* _Stated exercise_:
Retype the items verbatim, beginning at the line that contains "Between the blue" and ending after the line that contains "611 centimetres", with both of those lines included.
>> start Input records
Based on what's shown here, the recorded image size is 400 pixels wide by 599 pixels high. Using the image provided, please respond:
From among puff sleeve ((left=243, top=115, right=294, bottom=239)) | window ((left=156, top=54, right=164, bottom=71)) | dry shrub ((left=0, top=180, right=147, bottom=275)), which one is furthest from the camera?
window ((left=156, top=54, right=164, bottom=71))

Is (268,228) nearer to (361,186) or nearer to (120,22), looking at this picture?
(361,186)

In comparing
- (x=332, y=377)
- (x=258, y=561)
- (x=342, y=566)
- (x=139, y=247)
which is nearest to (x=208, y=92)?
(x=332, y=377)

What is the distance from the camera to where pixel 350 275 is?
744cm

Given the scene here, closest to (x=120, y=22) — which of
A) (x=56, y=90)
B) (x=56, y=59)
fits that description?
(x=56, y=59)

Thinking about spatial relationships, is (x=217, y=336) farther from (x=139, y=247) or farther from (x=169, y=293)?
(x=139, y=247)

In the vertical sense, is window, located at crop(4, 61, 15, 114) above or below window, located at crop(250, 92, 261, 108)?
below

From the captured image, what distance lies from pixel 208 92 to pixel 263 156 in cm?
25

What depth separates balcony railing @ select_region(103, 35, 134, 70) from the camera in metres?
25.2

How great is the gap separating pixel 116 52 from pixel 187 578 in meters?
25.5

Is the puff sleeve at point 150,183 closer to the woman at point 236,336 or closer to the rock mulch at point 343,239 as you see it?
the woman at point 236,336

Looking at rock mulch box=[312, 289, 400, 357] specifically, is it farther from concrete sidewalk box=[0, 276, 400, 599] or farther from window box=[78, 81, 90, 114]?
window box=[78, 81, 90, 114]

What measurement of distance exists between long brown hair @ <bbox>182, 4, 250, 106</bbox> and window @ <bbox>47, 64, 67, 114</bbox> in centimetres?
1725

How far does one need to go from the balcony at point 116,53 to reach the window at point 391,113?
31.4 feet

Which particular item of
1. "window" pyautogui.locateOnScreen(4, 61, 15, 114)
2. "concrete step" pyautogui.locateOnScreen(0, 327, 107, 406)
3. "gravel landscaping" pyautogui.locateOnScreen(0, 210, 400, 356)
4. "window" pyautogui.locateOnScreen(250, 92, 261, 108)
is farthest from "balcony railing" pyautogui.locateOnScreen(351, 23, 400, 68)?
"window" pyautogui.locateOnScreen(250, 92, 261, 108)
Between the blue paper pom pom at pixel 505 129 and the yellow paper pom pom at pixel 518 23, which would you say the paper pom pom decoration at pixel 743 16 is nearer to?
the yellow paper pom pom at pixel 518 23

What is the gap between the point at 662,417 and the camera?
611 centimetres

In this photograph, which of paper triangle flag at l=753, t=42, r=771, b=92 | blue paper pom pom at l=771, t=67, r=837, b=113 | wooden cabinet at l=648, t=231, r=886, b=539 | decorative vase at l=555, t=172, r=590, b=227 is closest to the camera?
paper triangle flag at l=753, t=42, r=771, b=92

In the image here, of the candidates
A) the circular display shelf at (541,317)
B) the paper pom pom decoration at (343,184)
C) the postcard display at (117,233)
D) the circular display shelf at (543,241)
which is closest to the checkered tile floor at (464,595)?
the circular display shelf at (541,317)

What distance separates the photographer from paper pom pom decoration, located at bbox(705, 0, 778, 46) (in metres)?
>> end Input records
* _Answer for this exercise_:
Between the blue paper pom pom at pixel 505 129 and the yellow paper pom pom at pixel 518 23, which would you say the paper pom pom decoration at pixel 743 16 is nearer to?
the yellow paper pom pom at pixel 518 23

What is the gap between the point at 662,417 and the camera?
611 centimetres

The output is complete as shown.